> Source document
━━━

Yes, I’ve been neglecting my blog lately; there’s no real reason (not even “Battlestar Galactica” is to blame), I just haven’t been watching a lot of movies. But I’m back tonight with a spoilerific rant about twist endings in general and “The Life Before Her Eyes” specifically. Enjoy!
I hate twist endings.
What brought on this latest declaration/rant? Last week, I saw “The Life Before Her Eyes,” a movie about a woman, Diana (Uma Thurman), who is trying to cope with the aftereffects of a school shooting that took place 15 years earlier.
She and her best friend were cornered by the gunman, and well, something or other happened to them and Diana can’t let it, whatever it was, go. It’s a good premise, enough to convince me to rent it and sit through a languid and borderline clich treatment of teenagers. But I stuck with it because the central mystery, what happened in that bathroom, was both intriguing (I was a junior in high school during the Columbine shootings) and drilled into my brain in a series of rather pointless teases by the director.
All of these facts mixed together absolutely infuriated me at the ending.
Turns out, haha, the whole movie is a big lie; Diana died in that bathroom, sacrificing herself to save her friend, and we’re left with a five-minute movie that really wasn’t worth the time. But it did sum up nicely why I hate ‘gotcha’ style endings; they’re dishonest and designed completely to 1) fool the audience and 2) show how clever the screenwriter is.

━━━

> Dataset extract
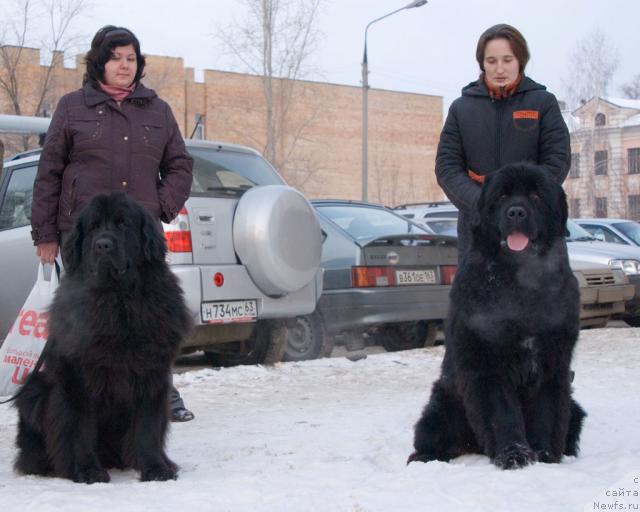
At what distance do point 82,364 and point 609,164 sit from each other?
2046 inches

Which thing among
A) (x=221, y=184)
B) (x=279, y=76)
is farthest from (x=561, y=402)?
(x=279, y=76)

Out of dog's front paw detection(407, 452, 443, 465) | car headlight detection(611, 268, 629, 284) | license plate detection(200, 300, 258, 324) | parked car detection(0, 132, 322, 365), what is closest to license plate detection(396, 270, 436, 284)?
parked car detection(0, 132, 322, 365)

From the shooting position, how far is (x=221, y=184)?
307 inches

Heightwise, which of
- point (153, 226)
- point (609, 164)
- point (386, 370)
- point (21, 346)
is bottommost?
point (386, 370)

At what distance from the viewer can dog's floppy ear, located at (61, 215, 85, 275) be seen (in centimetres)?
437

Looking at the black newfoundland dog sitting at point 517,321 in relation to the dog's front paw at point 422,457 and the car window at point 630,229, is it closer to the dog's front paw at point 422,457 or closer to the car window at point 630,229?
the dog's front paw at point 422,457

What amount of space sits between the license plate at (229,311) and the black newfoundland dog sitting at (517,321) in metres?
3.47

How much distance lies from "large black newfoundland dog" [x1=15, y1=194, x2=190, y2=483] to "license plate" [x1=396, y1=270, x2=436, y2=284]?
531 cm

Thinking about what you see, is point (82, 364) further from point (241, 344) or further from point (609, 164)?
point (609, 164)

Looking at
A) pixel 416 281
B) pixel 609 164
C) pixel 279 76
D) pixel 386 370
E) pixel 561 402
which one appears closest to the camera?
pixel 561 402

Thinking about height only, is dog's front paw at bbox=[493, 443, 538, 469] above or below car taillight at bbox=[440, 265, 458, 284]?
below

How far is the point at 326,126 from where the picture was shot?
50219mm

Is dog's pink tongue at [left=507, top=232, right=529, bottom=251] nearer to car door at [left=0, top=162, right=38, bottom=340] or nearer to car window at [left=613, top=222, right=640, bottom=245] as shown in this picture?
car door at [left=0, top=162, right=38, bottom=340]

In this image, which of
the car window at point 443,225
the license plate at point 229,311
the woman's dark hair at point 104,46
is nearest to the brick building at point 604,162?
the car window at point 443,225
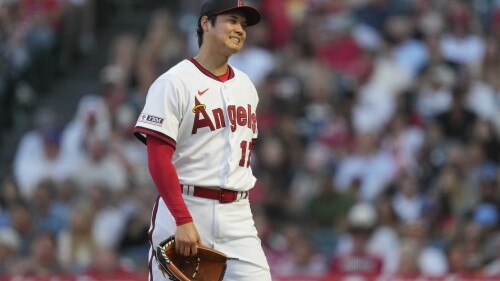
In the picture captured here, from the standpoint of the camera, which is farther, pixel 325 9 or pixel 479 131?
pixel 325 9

━━━

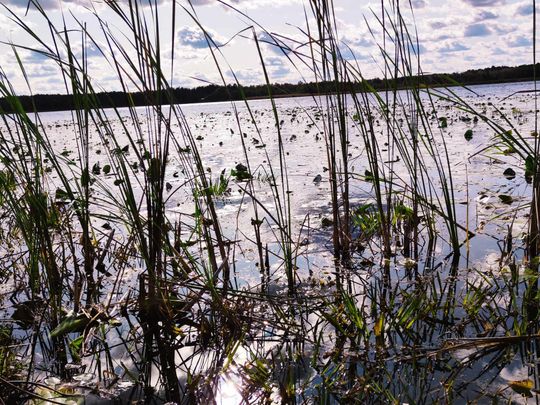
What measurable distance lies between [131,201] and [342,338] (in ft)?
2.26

━━━

> Requirement 1
Can you sum up the blog post in two sentences?
> Requirement 2
Would you reproduce the blog post word for word, beginning at the words "What brought on" and stopping after "at the ending."?

> Response area 1
The writer hates twist endings, and watching "The Life Before Her Eyes," a movie about Diana (Uma Thurman) coping with the aftereffects of a school shooting 15 years earlier, brought on this latest rant. The ending reveals that Diana died in that bathroom saving her friend, which the writer calls dishonest and designed only to fool the audience and show how clever the screenwriter is.

> Response area 2
What brought on this latest declaration/rant? Last week, I saw “The Life Before Her Eyes,” a movie about a woman, Diana (Uma Thurman), who is trying to cope with the aftereffects of a school shooting that took place 15 years earlier.
She and her best friend were cornered by the gunman, and well, something or other happened to them and Diana can’t let it, whatever it was, go. It’s a good premise, enough to convince me to rent it and sit through a languid and borderline clich treatment of teenagers. But I stuck with it because the central mystery, what happened in that bathroom, was both intriguing (I was a junior in high school during the Columbine shootings) and drilled into my brain in a series of rather pointless teases by the director.
All of these facts mixed together absolutely infuriated me at the ending.